Can you copy the lines from the one that contains "What spatial distance" through the end of the material below, exactly and with nothing else?

[START RECORDS FOR THIS EXERCISE]

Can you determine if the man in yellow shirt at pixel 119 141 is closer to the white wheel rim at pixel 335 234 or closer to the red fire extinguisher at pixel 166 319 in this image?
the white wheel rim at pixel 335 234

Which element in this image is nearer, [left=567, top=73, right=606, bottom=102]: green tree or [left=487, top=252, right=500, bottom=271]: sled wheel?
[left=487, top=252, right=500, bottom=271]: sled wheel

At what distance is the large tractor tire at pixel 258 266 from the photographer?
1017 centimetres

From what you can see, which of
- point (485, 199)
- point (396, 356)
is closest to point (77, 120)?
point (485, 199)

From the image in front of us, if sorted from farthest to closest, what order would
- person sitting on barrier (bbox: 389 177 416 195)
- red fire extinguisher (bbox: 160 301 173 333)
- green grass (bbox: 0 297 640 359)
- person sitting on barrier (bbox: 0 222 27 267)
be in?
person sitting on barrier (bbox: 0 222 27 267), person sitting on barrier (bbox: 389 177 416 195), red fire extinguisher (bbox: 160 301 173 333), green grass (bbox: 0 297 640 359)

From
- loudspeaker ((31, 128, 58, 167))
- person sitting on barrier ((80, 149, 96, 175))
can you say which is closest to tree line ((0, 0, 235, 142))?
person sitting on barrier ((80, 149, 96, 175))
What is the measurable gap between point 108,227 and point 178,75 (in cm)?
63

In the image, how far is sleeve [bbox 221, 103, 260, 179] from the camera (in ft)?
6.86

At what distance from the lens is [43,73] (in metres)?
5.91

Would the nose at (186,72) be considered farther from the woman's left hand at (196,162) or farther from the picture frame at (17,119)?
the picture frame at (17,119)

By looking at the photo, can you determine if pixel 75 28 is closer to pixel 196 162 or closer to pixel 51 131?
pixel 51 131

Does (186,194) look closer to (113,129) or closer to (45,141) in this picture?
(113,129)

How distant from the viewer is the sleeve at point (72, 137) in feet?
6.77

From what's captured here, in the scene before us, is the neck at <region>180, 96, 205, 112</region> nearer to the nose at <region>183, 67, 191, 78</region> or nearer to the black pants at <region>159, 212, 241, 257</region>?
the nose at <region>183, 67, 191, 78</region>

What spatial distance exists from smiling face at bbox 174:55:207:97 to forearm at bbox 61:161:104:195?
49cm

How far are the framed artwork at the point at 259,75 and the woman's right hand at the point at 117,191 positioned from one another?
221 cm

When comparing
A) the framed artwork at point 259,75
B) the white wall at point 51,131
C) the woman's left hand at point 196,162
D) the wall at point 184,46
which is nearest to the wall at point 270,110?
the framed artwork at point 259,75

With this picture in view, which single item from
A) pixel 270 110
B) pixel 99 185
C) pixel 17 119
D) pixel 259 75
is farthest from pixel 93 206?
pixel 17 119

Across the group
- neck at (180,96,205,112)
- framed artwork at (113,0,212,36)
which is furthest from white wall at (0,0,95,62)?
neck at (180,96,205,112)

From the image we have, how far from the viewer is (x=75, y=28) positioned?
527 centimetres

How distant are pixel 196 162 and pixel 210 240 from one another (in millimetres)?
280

[END RECORDS FOR THIS EXERCISE]

* _RESPONSE FOR THIS EXERCISE_:
What spatial distance exists from smiling face at bbox 174:55:207:97 to forearm at bbox 61:161:104:195?
49cm

How far are the framed artwork at the point at 259,75 and the woman's right hand at the point at 117,191 positioned from one another?
221 cm

When comparing
A) the framed artwork at point 259,75
B) the white wall at point 51,131
C) the woman's left hand at point 196,162
D) the wall at point 184,46
which is nearest to the wall at point 270,110?
the framed artwork at point 259,75

With this picture in view, which single item from
A) pixel 270 110
B) pixel 99 185
C) pixel 17 119
D) pixel 259 75
is farthest from pixel 93 206?
pixel 17 119

Across the group
- neck at (180,96,205,112)
- framed artwork at (113,0,212,36)
which is furthest from white wall at (0,0,95,62)?
neck at (180,96,205,112)

From the image we have, how far from the viewer is (x=75, y=28) positioned?
527 centimetres

How distant are pixel 196 162 and pixel 210 240 from one another (in millimetres)?
280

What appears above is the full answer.